The bad news is that from about late April until October your streets are going to be dug up and won’t be fully resurfaced until sometime in 2018. The good news is that once the project finally is over, the First Division will have brand new streets and completely separate storm and sanitary sewers, which ought to help reduce basement flooding during heavy rains.

On March 16, the Riverside Village Board voted unanimously to award a $3.24 million contract to Christopher B. Burke Engineering Ltd. to lead the sewer separation project in the First Division.

The $3.24 million that Riverside will expend in 2017, however, is just part of the total bill for the work. That amount does not include resurfacing the streets once the sewer lines are installed. That work is expected to cost another $1.3 million, pushing the total cost of the sewer separation project to about $4.5 million.

Last year, Burke Engineering pegged the total cost of the work at about $5.75 million.

“So we’re over one million dollars under last year’s estimate,” said Orion Galey of Burke Engineering.

The project was supposed to have been completed last year but got sidetracked when officials ran into unexpected complications in the form of connections between sanitary sewers lines running from about 16 homes into the storm sewer lines.

According to Galey, the solution will be to abandon the more-than-century-old pipes serving as combined and sanitary sewers and build an entirely new storm sewer system in the First Division.

Pipes that now serve as a storm sewer line will become the First Division’s new sanitary sewer system, since so many homes are already connected to it.

“The intent of these projects is to separate your storm water flow from your sanitary flow, and the benefits you’ll see from that include reduced flooding, reduced sewer back-up into people’s homes, and then also the environmental aspect of reducing the amount of combined sewer overflow going into the river,” Galey told trustees at their March 16 meeting.
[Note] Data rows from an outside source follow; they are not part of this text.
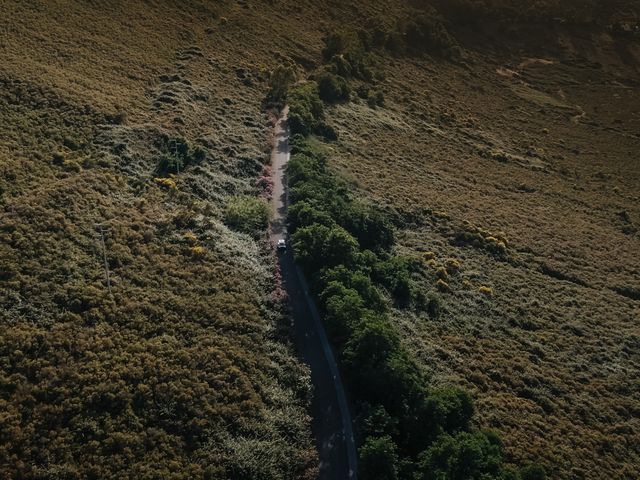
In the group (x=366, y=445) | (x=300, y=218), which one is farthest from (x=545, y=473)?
(x=300, y=218)

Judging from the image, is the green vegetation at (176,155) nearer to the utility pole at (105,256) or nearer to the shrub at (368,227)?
the utility pole at (105,256)

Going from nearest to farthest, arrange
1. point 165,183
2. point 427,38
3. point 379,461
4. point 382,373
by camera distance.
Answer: point 379,461, point 382,373, point 165,183, point 427,38

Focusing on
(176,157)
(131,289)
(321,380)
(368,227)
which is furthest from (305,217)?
(321,380)

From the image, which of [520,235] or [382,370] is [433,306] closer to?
[382,370]

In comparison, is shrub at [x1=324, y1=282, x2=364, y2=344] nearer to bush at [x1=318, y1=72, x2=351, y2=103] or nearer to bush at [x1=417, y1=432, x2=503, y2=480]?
bush at [x1=417, y1=432, x2=503, y2=480]

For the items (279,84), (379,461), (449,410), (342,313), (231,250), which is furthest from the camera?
(279,84)

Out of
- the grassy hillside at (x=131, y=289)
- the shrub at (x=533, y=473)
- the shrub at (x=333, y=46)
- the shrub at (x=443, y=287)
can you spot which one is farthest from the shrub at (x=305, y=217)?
the shrub at (x=333, y=46)
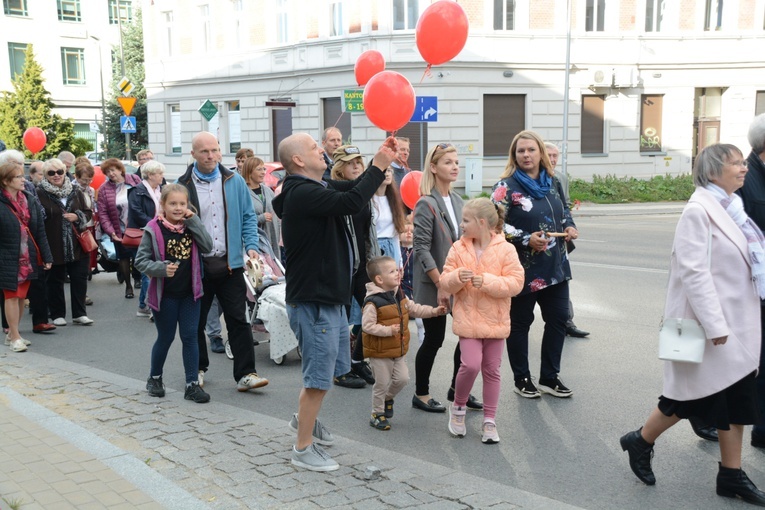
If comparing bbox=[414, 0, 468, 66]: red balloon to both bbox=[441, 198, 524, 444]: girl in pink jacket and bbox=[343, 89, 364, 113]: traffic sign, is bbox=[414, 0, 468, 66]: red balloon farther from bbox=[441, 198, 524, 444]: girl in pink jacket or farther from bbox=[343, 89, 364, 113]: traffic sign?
bbox=[343, 89, 364, 113]: traffic sign

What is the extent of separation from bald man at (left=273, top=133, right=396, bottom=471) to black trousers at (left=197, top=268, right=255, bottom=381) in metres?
1.89

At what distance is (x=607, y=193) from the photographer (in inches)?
1150

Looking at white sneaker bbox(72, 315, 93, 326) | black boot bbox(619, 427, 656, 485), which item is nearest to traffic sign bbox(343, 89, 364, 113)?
white sneaker bbox(72, 315, 93, 326)

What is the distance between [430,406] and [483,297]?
123 centimetres

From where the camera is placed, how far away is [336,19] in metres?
30.8

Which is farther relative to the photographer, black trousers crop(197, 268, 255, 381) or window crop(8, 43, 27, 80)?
window crop(8, 43, 27, 80)

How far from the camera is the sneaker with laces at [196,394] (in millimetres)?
6453

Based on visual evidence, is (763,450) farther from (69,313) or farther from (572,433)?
(69,313)

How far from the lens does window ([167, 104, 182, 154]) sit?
38.6 metres

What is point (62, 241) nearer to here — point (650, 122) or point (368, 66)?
point (368, 66)

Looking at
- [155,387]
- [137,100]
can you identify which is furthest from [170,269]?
[137,100]

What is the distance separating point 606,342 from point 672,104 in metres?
25.2

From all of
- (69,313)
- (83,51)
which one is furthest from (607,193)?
(83,51)

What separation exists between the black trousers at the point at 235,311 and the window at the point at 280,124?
26.4 metres
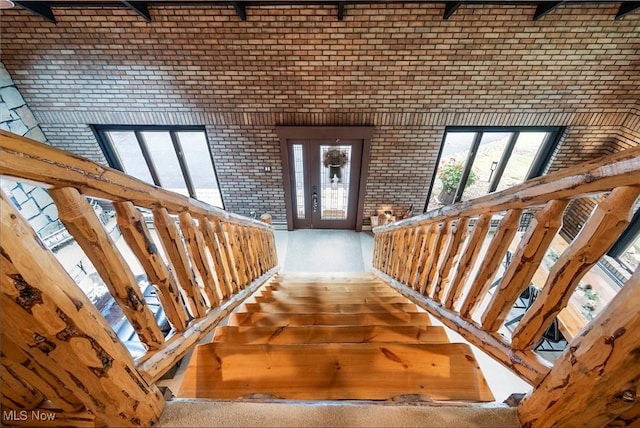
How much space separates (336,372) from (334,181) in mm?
4261

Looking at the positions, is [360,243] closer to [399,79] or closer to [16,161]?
[399,79]

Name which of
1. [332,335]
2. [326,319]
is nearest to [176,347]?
[332,335]

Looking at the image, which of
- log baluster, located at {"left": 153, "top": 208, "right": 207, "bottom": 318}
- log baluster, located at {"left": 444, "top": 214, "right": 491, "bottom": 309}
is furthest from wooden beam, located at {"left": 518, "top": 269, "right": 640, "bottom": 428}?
log baluster, located at {"left": 153, "top": 208, "right": 207, "bottom": 318}

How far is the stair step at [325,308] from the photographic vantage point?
2307 mm

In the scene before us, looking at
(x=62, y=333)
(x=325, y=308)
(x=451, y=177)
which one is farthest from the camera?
(x=451, y=177)

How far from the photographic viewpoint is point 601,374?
0.67 meters

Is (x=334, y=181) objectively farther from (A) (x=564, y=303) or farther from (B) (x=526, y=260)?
(A) (x=564, y=303)

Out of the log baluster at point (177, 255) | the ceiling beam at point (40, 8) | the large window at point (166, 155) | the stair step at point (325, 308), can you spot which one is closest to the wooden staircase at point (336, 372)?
the log baluster at point (177, 255)

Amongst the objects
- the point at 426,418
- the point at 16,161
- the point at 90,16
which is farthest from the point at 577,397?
the point at 90,16

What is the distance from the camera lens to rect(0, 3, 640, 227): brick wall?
11.7 feet

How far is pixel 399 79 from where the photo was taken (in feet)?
13.1

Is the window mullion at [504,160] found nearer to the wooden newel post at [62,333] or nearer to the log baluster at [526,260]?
the log baluster at [526,260]

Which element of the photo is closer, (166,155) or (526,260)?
(526,260)

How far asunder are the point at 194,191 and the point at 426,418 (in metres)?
5.68
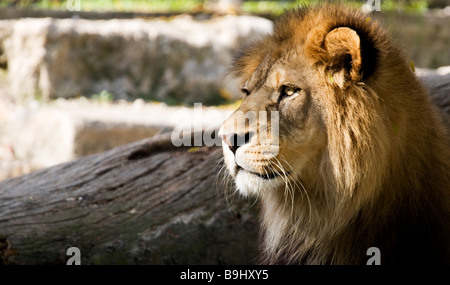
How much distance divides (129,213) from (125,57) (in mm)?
4594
Presently the village’s sewer system can’t handle the amount of water coming down in large rain events, which results in sanitary waste water being released into the river during such storms.

The sewer installation project will be funded by reserves in the village’s water and sewer enterprise fund. Street repairs in the First Division, which won’t happen until 2018, will be funded by motor fuel tax and non-home rule sales tax revenues, according to Public Works Director Edward Bailey.

The First Division project will severely deplete the water and sewer fund reserves, leaving trustees wondering how sewer separation projects in other parts of the village will be paid for.

Village Manager Jessica Frances said the village could apply for low- or no-interest loans. Galey said that a smaller project to disconnect a storm sewer line west of First Avenue from the combined sewer system will be funded by a $90,000 grant from the Metropolitan Water Reclamation District of Greater Chicago.